There is a measurable cost to serving static images. Not a performance cost — that’s a different conversation, one I covered in an earlier post on Cloudinary as a DAM. This is an engagement cost: the gap between what a user feels when they interact with a product image and what they feel when they look at one.

A 2017 paper in Computers in Human Behavior quantified this gap directly. Blazquez Cano et al. ran a controlled experiment with 218 participants browsing fashion clothing on an iPad — split across three conditions: static images, 360° visual rotation, and tactile simulation (a scrunch gesture that deformed the fabric texture on screen). The engagement scores across dimensions like novelty, felt involvement, and endurability were significantly higher in both interactive conditions than in the control group. The static image condition scored 1.34 out of 7 for novelty — participants essentially disagreed that they felt any curiosity or interest. The interactive conditions scored 4.63 and 4.95 on the same measure. The paper is readable in full here.

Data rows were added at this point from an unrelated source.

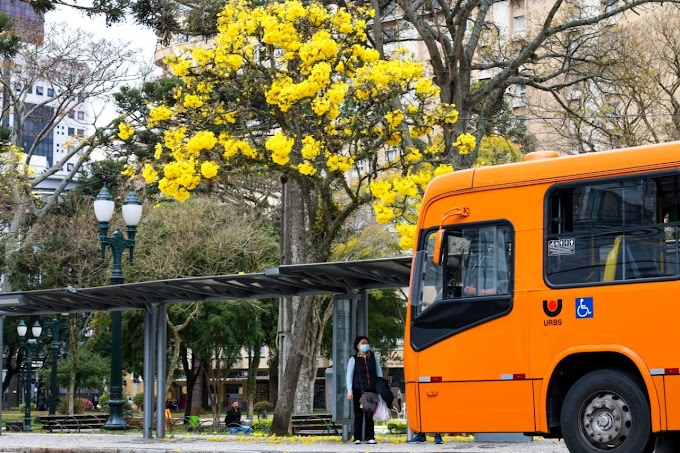 Covid-19: Curitiba continua na bandeira laranja, mas amplia horário do comércio e feiras livres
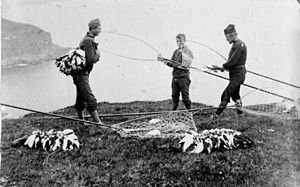 Faroese puffin - Faroese fleygers with their catch, late 19th century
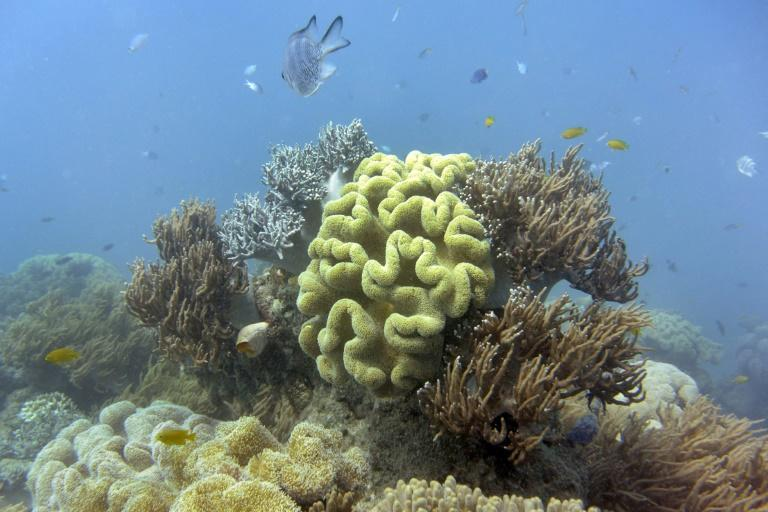 Authorities say coral bleaching is worsening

What the researchers describe as image interactivity technology — the ability to rotate, zoom, scrunch, or otherwise manipulate a product representation in real time — is not a niche UX experiment. It’s a description of the gap between what physical retail offers and what most e-commerce does instead.

The Sensory Impoverishment Problem

The paper frames it clearly: clothing products “suffer from sensory impoverishment when retailed online.” The customer cannot assess drape, weight, or texture from a front-and-back JPEG. They can make inferences, but those inferences come with perceived risk — and perceived risk reduces purchase intent.

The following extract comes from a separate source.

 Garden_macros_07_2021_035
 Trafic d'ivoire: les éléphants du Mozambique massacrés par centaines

The interesting finding from the study is that the need for tactile interaction did not mediate the engagement effect. Participants who reported a strong preference for handling products in-store did not respond differently to interactive images than those who didn’t. The interactivity worked regardless of individual preference — which is a strong signal that this isn’t a segment-specific concern. It’s a baseline problem with static presentation that interactive media addresses universally.

The implication for anyone building or evaluating a product media pipeline is that the choice between static and interactive assets isn’t a UX nicety. It’s a decision with measurable downstream effects on the engagement metrics that determine whether a browsing session converts.

What the Infrastructure Actually Needs to Support

Here’s where the research connects to the engineering problem. Serving static images is solved. A CDN handles it. The challenge with interactive imagery — 360° views, zoom into texture, video-based product showcases — is that the asset pipeline requirements are fundamentally different.

A 360° product viewer typically needs 24 to 72 frames of the same product shot at consistent intervals. A video-based scrunch effect, like the Shoogleit tool used in the study, needs a captured video of physical fabric manipulation merged with touch input. These are not assets a designer exports from Photoshop and drops into an S3 bucket. They require a pipeline that can:

Accept high-resolution source material in formats that preserve detail (RAW, uncompressed video)
Generate derivative assets at the right resolutions and formats for the target device
Deliver those derivatives with the latency characteristics interactive features require — a 360° viewer that stutters at every frame rotation is worse than a static image

This is exactly the gap a DAM like Cloudinary sits in. The URL-based transformation API makes derivative generation a function of the request rather than a pre-computed batch job. You store the source, express the transformation in the URL, and Cloudinary handles the rest — caching the result at the CDN edge for subsequent requests.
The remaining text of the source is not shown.